A Title is Only a Title

Bill Abbate

Photo by Hernan Pauccara

Want to know a secret for enhancing what you see in life? It involves more than eyesight and more than your mind. It involves those things called emotions, otherwise known as "heart." Yes, there is a metaphorical connection between emotions and the heart. This heart, however, is not a physical, beating heart but is something that lies on the other side of logic. Let's explore!

Logic, heart, and emotions

Can you imagine a life lived without emotions? If you could live purely by logic, it would dehumanize you, and you may as well be a computer. No human being can live this way completely, including Joe Friday!
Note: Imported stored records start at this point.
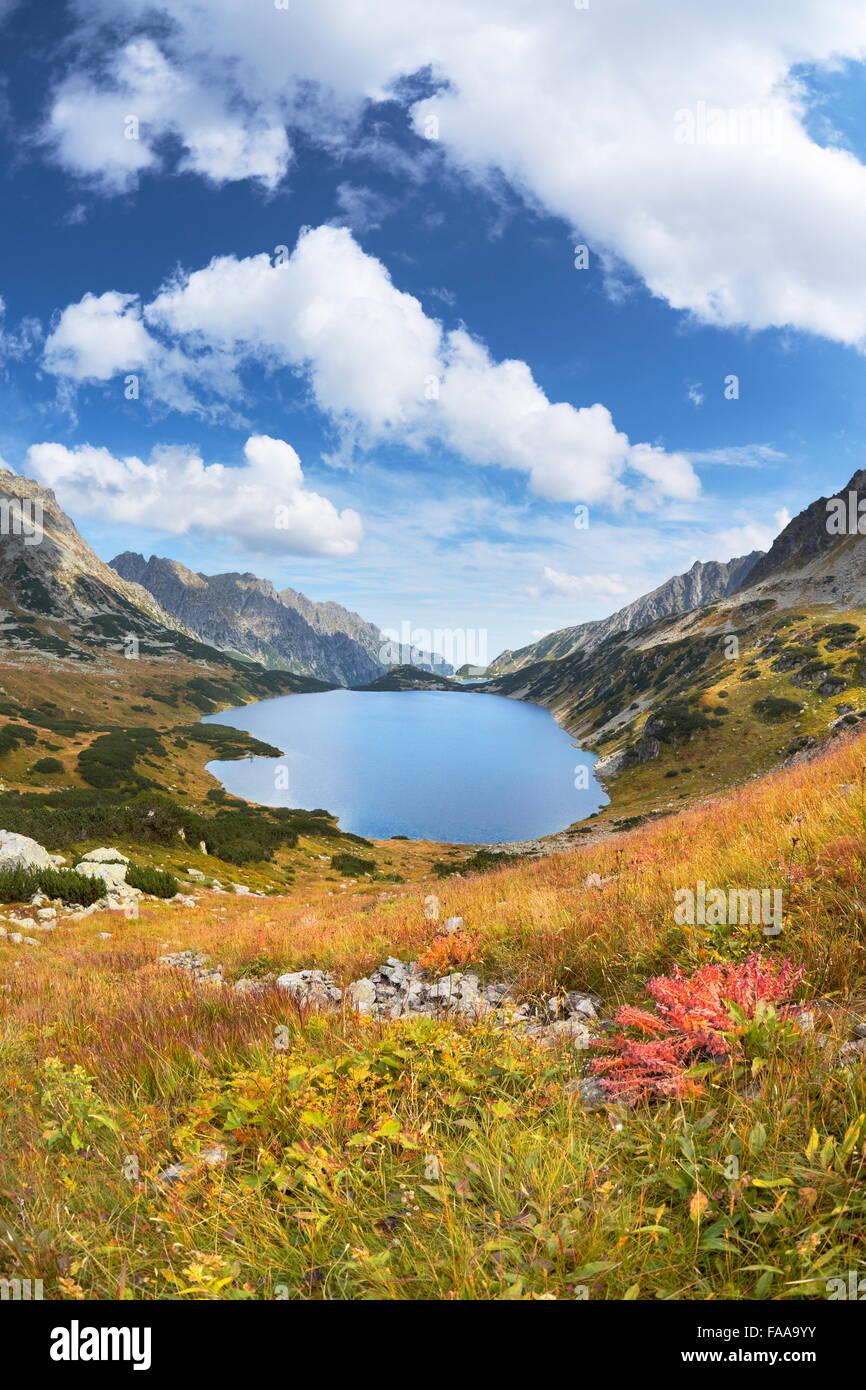 Monti Tatra, cinque laghi Valley, Polonia Immagini Stock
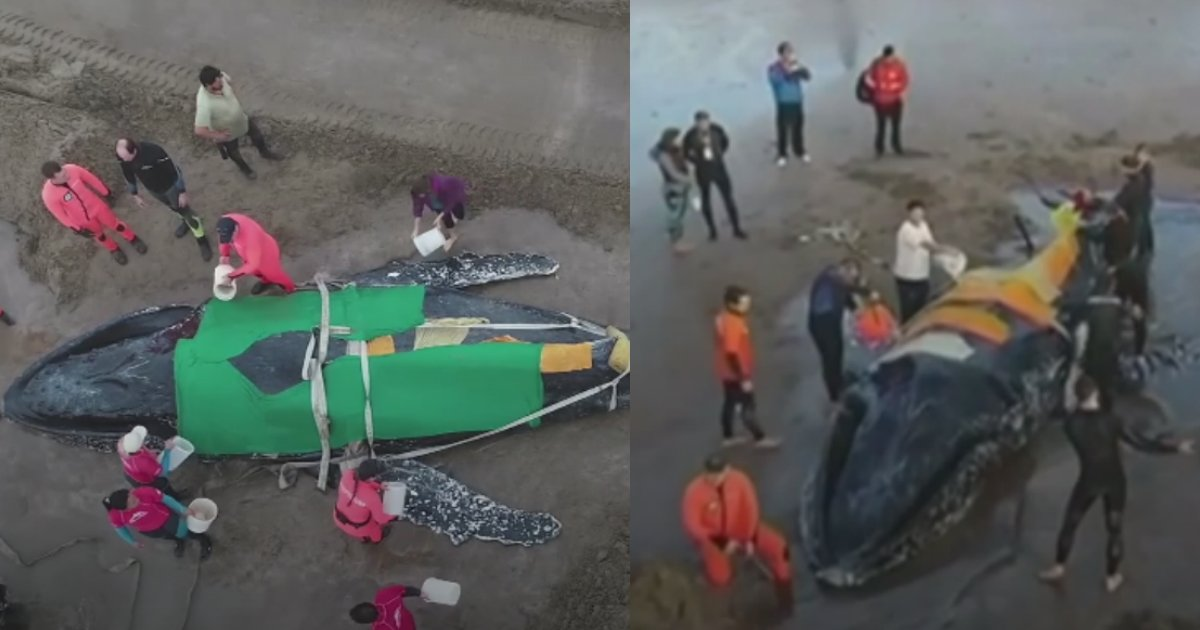 rescue whale - This Community Comes Together To Save Stranded Whale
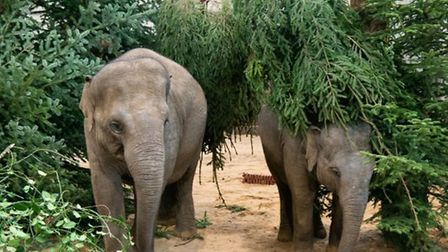 ZSL Whipsnade Zoo elephants are having a great time. Picture: ZSL Whipsnade Zoo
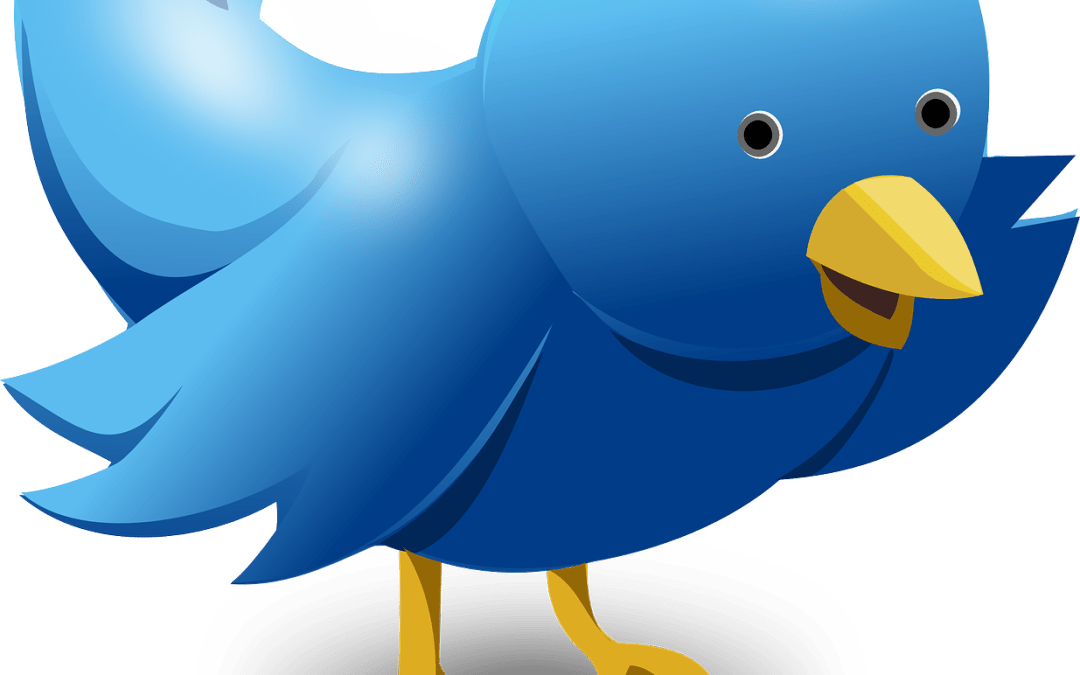 3 strategies to find more leads on Twitter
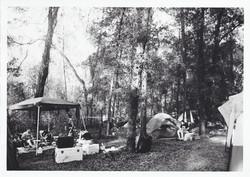 Tents Hulaween - Fiber Based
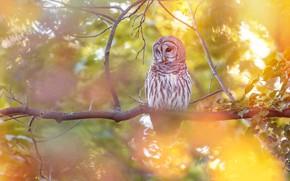 Picture autumn, branches, owl, bird, yellow background, bokeh, owl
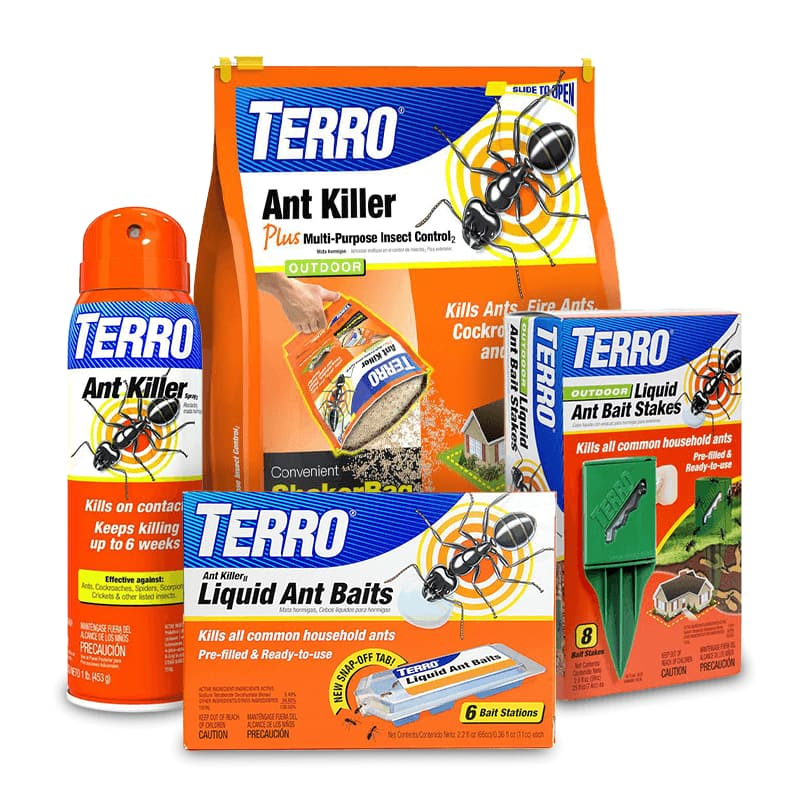 Home & Perimeter Insect Control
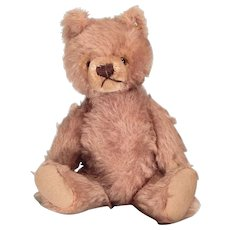 Very cute Tagged Steiff Teddy bear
Emotions affect every one of us, regardless of how much we favor logic.

"Don't let your brain interfere with your heart." Albert Einstein (1879-1955)

A great deal of research exists on how our emotions can affect the health of our physical hearts. Simply google "emotions and physical heart," and as of this writing, you will get more than 53 million results! But this article is not about that connection. No, it is about using the word heart in place of emotion.

Many researchers have studied how emotions influence our lives. You may have heard of Emotional Intelligence (EI), which is largely about how we interact with others and how well we know ourselves. Volumes of information and studies exist on the subject of EI. Yet most of us remain unaware of the influence of emotions on every part of our lives. Not to mention how our EI affects the lives of others.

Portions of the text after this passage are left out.